As far as the rest of this chapter goes, Lot and his daughters escape to the mountains, have some drunken incestuous sex, and that’s pretty much that.
For as significant and memorable an event as Sodom and Gomorrah, even Matthew Henry has little to say about this chapter. Regarding the deception and incest committed by Lot’s daughters, Matthew Henry once again warns about drinking, as “many a man does that, when he is drunk, which, when he is sober, he could not think of without horror.” He also makes the following somber comment:
“From the silence of the Scripture concerning Lot henceforward, learn that drunkenness, as it makes men forgetful, so it makes them to be forgotten.”
Lot escaping to the mountain, “higher ground,” as it were, seems to be representative of man reaching toward God and moving away from sin.
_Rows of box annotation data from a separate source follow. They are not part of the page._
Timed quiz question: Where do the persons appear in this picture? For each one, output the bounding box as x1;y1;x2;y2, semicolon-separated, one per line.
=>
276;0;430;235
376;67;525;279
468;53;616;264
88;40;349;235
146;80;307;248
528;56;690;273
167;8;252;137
Matthew Henry makes the point that, as Lot is saved from the fate of the wicked by the angels, so too are we “saved by grace.” Henry says “the salvation of the most righteous men is of God’s mercy, not by their own merit,” which to me sounds a little weird under the traditional concept of God.ª
The idea that God “pulls strings,” so to speak, and leads some men to salvation rubs me the wrong way. However, taking a more abstract view of God, we should always be thankful for God’s love and the joy that He brings us and becomes to us through the Holy Spirit. God is joy and salvation, and when we feel these things and realize this power, we are truly blessed by God. But we have to be willing to receive the blessings; the surrender and acceptance are the hardest parts.
The time has come for me to rest now, so I hope all of you have a wonderful evening. I have another long day ahead of me, but at least during this time, while I am writing, I am at peace.
With luck, this energy and this peace will transfer throughout my life, and God willing it shall be so.
Good night, all, and peace be upon you.